▶ **Task prompt**: Reproduce the lines below with every occurrence of "leafy tree" changed to "broad tree" and nothing else altered.

▶ **Available records**:

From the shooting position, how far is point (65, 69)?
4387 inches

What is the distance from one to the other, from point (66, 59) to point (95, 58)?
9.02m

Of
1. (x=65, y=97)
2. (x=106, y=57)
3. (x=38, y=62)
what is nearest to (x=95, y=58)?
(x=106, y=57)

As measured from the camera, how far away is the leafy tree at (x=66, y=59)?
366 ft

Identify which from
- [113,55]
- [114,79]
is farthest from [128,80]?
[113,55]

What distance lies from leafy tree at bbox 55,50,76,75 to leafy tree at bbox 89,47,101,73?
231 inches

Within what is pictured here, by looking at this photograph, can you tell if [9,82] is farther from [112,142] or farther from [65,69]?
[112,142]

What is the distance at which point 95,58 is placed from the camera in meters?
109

▶ **Response**:
From the shooting position, how far is point (65, 69)?
4387 inches

What is the distance from one to the other, from point (66, 59) to point (95, 58)?
9.02m

Of
1. (x=65, y=97)
2. (x=106, y=57)
3. (x=38, y=62)
what is nearest to (x=95, y=58)?
(x=106, y=57)

As measured from the camera, how far away is the broad tree at (x=66, y=59)?
366 ft

Identify which from
- [113,55]
- [114,79]
is farthest from [128,80]?
[113,55]

What distance lies from broad tree at bbox 55,50,76,75 to broad tree at bbox 89,47,101,73?
231 inches

Within what is pictured here, by looking at this photograph, can you tell if [9,82] is farther from [112,142] or farther from [65,69]?
[112,142]

What is the distance at which point 95,58 is placed from the camera in meters?
109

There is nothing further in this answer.